- _Set exercise 1_: Count the lines in the listing that contain the string "instances", and give only that number.
+ + + +
AWS Identity and Access Management (IAM)

AWS Identity and Access Management (IAM) gives you the facilities to manage users and their access level through AWS console. AWS IAM spacially targeted on an organization who have multiple users and need to assign different access to different users.

AWS Identity and Access Management
  • IAM is a powerful service that allows you to control how people and programs are allowed to manipulate your AWS infrastructure.
  • IAM is used to control
    • Identity – who can use your AWS resources (authentication)
    • Access – what resources they can use and in what ways (authorization)
  • IAM can also keep your account credentials private.
  • IAM is controlled like most other AWS Cloud services:
    • Through the AWS Management Console
    • With the CLI
    • Via the AWS SDKs

IAM Principle

  • A principal is an IAM entity that is allowed to interact with AWS resources. A principal can be permanent or temporary, and it can represent a human or an application.
  • There are three types of principals:
    • root users,
    • IAM users,
    • and roles/temporary security tokens.

IAM Root Account/User

Root Account is the email address and password with which you are sign-in into the AWS account. Root account have full unrestricted access to AWS account including the account security credentials which include sensitive information.

  • The root user is similar in concept to the UNIX root or Windows Administrator account Note: Do not use or share the Root account once the AWS account is created, instead create a separate user with admin privilege.

IAM User/Group

  • Users are persistent(no expiration period) identities set up through the IAM service to represent individual people or applications.
+ + + +
- _Set exercise 2_: According to the IAM overview, what are the three types of principals?

- _Extracted records_:
+ + + +
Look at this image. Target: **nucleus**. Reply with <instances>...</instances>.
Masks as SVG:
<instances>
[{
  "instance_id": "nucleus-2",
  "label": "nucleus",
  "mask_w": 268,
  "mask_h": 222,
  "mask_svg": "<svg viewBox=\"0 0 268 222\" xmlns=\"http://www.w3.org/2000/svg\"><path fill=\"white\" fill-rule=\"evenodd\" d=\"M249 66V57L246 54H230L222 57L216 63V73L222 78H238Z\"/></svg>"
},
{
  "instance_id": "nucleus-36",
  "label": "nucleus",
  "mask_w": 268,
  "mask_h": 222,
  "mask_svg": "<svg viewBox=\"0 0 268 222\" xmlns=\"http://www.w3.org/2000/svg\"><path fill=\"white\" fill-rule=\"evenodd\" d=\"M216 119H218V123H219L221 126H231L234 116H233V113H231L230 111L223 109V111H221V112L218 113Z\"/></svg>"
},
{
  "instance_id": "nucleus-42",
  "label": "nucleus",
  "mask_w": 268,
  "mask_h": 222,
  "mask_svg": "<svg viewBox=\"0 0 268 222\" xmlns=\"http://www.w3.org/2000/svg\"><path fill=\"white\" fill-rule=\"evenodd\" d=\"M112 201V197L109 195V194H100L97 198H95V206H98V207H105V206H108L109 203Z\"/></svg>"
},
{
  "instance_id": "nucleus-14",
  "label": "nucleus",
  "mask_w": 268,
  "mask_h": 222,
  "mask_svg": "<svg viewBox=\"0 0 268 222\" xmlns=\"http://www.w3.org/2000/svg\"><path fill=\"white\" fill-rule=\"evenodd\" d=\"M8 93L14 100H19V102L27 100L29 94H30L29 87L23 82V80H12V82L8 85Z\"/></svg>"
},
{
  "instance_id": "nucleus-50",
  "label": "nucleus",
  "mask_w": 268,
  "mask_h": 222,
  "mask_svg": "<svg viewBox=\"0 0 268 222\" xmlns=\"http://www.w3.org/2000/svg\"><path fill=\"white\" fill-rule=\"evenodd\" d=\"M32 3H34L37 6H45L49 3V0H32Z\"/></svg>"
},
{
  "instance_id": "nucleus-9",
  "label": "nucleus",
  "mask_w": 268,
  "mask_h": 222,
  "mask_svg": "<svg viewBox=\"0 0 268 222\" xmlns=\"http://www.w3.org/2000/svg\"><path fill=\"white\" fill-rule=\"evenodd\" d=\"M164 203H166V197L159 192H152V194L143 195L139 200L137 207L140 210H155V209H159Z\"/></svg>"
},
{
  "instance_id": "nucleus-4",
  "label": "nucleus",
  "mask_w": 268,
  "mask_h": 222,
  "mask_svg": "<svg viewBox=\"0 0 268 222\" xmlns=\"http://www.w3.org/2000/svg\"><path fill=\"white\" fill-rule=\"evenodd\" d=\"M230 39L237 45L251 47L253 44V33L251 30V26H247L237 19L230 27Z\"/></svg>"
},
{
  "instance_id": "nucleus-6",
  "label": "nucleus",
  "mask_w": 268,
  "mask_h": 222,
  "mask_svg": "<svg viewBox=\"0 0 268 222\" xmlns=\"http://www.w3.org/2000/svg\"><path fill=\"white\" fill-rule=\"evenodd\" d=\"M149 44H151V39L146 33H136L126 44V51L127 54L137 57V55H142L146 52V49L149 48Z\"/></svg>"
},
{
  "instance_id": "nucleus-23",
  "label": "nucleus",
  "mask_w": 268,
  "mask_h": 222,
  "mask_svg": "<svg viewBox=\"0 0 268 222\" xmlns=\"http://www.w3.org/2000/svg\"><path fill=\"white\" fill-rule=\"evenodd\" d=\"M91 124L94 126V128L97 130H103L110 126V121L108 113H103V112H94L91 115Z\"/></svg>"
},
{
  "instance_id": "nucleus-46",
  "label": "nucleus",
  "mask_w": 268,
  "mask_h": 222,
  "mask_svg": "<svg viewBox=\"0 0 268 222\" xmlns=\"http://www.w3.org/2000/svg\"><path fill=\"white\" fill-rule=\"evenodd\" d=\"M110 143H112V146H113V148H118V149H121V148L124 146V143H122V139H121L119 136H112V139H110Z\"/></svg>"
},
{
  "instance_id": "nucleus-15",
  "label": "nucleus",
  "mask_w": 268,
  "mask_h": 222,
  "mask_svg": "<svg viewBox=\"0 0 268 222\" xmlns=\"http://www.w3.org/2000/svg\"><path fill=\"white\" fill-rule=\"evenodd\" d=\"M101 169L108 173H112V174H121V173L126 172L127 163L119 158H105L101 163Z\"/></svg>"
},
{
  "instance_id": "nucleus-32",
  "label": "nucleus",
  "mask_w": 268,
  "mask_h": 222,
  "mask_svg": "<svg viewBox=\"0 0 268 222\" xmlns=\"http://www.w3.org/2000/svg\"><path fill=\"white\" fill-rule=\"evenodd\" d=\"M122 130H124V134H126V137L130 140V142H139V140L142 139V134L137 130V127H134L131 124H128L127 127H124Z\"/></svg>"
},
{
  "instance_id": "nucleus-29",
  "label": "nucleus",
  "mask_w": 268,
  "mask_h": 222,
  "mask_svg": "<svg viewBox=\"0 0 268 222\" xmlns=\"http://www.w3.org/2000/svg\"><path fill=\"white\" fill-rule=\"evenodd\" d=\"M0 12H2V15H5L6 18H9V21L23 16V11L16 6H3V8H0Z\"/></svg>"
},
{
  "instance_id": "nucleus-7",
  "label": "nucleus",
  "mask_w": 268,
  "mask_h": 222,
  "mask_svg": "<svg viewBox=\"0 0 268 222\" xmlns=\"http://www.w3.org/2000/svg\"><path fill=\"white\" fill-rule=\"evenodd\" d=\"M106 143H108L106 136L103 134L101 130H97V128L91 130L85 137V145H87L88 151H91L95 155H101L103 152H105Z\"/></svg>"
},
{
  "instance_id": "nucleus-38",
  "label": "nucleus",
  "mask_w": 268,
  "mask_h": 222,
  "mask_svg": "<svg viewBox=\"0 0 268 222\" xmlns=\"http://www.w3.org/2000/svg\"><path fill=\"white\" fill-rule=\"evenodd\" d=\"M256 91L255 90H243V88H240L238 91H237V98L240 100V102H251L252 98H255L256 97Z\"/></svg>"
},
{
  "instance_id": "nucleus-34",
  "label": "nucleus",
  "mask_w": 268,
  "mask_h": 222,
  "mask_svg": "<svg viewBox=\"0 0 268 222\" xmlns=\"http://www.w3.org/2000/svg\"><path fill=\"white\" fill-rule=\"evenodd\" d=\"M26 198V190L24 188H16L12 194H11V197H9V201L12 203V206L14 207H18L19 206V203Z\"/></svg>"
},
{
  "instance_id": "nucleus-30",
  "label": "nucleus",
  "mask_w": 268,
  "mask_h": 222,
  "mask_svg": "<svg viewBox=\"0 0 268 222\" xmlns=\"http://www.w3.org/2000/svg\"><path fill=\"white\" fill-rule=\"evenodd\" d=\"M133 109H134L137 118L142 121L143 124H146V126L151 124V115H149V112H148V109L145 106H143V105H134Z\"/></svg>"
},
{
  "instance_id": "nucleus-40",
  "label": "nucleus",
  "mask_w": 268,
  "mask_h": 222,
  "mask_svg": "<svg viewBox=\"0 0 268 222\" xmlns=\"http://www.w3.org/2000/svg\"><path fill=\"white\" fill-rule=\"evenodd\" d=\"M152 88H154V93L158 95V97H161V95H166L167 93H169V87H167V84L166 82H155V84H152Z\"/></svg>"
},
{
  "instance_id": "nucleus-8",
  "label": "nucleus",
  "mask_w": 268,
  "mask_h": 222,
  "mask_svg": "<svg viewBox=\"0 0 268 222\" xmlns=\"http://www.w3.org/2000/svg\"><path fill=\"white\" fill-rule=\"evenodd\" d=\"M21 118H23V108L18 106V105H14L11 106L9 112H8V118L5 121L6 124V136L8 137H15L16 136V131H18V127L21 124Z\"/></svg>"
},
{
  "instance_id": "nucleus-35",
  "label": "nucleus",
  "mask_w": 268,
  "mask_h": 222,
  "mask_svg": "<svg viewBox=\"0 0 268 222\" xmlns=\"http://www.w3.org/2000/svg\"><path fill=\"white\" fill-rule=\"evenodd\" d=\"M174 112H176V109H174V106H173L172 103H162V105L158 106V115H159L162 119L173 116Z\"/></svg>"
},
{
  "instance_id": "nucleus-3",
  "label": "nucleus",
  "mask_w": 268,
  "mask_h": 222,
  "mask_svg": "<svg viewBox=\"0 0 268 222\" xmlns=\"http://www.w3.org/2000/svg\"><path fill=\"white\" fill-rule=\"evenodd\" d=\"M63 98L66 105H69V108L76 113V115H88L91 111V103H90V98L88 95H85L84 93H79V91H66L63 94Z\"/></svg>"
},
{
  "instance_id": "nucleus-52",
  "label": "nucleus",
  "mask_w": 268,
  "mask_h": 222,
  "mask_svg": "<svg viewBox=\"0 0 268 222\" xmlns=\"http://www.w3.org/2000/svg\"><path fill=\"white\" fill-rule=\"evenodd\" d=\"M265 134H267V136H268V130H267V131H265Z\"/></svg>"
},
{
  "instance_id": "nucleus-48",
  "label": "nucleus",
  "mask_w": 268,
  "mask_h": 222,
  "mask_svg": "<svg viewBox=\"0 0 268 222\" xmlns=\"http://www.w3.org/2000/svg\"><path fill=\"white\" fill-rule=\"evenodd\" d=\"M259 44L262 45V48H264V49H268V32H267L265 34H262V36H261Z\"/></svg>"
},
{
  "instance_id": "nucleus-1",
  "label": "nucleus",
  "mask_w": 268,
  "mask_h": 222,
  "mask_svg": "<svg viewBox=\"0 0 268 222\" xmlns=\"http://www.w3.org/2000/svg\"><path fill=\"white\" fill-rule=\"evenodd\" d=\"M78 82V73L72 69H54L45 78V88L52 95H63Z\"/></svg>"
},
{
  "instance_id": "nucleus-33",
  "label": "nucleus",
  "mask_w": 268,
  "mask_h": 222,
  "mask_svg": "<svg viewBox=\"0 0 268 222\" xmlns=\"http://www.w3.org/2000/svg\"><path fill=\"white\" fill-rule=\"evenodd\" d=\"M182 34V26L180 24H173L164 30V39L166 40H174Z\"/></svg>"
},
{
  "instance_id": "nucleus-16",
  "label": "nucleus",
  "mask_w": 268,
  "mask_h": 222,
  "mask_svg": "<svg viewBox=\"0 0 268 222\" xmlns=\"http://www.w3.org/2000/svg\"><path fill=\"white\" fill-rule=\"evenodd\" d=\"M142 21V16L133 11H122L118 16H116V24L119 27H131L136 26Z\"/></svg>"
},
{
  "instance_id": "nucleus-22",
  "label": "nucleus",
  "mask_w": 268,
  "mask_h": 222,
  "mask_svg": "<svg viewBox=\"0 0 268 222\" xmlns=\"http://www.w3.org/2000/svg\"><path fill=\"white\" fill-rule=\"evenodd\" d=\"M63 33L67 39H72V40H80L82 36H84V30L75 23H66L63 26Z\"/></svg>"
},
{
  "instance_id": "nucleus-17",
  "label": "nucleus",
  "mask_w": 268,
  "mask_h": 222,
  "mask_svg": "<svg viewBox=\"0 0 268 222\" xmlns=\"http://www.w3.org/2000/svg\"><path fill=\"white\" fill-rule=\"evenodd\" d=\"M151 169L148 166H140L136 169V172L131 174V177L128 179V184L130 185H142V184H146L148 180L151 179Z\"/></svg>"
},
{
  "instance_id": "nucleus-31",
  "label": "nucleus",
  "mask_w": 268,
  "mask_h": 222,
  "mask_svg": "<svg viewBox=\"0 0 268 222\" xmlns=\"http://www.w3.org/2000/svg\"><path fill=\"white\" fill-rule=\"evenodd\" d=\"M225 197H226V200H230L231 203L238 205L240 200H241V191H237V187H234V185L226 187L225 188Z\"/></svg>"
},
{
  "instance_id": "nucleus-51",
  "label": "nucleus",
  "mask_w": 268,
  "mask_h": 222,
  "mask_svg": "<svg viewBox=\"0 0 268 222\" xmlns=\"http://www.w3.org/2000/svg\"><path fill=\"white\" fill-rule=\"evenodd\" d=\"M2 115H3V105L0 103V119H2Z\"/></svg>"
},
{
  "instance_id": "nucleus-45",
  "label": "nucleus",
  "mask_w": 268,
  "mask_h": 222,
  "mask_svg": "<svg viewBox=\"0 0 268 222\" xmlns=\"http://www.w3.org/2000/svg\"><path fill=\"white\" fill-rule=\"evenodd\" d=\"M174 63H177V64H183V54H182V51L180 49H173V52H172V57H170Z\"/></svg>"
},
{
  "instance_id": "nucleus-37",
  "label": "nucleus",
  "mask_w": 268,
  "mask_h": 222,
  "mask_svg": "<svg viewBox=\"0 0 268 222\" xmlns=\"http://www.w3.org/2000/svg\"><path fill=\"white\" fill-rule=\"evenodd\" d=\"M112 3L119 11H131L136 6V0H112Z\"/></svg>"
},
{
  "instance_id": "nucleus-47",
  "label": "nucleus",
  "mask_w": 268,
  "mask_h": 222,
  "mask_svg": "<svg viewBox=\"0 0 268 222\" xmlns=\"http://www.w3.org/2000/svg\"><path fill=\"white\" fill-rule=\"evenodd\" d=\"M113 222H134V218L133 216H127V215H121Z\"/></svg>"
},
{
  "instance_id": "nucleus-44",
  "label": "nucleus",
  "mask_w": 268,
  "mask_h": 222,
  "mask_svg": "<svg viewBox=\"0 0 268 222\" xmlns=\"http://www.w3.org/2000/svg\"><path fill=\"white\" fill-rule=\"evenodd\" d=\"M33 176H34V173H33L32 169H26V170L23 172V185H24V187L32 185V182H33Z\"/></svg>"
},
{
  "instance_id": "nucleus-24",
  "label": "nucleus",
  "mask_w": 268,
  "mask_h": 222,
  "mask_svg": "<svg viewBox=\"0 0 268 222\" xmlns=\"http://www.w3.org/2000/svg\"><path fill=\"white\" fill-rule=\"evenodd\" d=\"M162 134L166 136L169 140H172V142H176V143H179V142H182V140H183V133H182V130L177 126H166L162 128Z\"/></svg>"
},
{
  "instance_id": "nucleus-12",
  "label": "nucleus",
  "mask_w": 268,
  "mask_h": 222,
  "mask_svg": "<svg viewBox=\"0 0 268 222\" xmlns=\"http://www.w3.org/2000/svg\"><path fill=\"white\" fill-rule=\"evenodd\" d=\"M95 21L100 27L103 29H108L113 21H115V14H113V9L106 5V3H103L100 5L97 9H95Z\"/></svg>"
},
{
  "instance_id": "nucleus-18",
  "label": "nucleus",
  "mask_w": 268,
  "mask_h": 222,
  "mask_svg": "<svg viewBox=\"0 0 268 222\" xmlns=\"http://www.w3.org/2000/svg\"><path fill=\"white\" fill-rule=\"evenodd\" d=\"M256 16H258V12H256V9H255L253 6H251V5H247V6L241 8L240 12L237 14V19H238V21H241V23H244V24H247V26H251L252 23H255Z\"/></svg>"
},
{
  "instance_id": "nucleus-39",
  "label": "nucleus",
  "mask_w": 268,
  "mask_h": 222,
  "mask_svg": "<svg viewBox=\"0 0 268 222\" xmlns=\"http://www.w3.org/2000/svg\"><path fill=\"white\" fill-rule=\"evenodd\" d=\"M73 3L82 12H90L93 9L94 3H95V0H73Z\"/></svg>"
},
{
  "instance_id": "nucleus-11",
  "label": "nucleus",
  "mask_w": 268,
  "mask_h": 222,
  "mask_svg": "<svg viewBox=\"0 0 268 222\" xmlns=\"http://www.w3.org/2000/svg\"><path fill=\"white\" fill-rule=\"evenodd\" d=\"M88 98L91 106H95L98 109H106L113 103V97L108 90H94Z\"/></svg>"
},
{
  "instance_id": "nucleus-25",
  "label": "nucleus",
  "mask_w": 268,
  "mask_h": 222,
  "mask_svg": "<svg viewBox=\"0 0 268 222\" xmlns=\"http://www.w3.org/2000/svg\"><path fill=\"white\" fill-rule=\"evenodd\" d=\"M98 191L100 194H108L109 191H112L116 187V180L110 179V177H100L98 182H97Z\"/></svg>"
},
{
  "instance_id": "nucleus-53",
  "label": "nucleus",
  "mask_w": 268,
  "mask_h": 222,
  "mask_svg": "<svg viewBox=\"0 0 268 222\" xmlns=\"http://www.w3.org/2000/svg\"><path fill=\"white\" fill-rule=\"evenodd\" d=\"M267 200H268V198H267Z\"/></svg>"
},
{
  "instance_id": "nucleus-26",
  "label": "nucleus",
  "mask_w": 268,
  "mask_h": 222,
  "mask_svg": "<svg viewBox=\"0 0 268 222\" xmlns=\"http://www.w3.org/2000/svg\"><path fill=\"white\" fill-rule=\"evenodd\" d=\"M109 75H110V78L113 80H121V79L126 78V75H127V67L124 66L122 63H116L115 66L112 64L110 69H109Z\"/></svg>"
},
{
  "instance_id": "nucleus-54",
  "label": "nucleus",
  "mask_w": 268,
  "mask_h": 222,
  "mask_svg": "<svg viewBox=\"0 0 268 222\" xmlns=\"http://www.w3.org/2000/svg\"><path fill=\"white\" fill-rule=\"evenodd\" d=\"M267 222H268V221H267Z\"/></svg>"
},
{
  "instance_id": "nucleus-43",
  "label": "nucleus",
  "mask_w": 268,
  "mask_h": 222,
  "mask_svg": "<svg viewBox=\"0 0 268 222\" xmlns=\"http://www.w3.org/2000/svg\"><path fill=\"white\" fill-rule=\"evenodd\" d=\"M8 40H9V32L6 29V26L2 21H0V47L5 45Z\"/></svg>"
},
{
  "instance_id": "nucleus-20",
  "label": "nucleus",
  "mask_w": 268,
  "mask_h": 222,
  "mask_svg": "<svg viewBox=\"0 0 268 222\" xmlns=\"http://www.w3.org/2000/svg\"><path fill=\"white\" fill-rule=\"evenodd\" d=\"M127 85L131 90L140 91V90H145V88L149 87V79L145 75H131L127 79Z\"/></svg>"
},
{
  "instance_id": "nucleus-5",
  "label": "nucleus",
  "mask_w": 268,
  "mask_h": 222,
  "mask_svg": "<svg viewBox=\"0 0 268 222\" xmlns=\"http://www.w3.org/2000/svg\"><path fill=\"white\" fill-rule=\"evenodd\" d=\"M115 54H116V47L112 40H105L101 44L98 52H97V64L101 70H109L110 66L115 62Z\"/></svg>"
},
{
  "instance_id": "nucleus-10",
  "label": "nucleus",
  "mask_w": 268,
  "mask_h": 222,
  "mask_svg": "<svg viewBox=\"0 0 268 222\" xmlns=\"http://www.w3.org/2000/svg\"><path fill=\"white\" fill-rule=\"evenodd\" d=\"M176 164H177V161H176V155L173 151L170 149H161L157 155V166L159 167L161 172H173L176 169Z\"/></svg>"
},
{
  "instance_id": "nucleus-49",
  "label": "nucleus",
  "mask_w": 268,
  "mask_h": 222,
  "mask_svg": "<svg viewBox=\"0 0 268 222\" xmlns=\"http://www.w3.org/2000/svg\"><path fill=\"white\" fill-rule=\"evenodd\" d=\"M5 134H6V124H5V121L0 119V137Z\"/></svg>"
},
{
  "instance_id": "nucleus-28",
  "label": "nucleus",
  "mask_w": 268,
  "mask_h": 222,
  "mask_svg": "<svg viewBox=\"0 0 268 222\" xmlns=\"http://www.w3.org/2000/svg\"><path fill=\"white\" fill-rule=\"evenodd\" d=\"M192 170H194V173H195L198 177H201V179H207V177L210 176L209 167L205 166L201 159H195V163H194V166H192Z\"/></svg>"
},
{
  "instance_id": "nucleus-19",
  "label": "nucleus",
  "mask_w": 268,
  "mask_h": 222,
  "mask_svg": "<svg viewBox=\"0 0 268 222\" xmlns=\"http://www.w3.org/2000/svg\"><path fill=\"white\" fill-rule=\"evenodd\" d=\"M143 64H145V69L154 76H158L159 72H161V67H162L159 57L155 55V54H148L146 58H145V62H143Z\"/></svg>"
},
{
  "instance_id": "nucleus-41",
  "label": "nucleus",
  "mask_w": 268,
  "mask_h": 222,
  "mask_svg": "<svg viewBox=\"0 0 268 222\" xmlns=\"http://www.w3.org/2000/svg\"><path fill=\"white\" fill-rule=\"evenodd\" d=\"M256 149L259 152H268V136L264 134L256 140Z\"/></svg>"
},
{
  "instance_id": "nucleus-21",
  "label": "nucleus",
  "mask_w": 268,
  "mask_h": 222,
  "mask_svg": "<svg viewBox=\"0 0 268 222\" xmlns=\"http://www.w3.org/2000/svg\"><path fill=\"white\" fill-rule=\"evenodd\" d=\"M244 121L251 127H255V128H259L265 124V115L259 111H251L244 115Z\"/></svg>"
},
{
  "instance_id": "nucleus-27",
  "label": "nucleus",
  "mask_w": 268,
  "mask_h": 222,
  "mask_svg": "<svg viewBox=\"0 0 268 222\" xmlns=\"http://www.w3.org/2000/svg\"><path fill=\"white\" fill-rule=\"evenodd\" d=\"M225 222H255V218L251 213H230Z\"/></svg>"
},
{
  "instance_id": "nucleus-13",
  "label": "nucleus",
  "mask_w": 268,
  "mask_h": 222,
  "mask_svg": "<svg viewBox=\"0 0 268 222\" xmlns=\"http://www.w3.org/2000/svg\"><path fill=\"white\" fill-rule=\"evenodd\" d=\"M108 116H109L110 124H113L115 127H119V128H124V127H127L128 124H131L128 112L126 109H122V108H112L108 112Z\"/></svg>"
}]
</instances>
+ + + +
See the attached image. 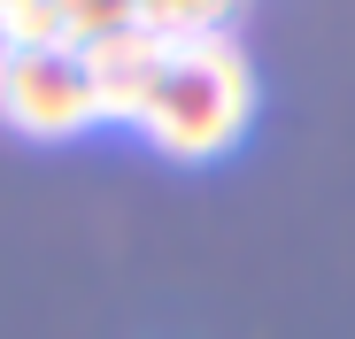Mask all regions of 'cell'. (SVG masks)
+ + + +
- _Full solution 1_: 3

- _Full solution 2_: Root users, IAM users, and roles/temporary security tokens.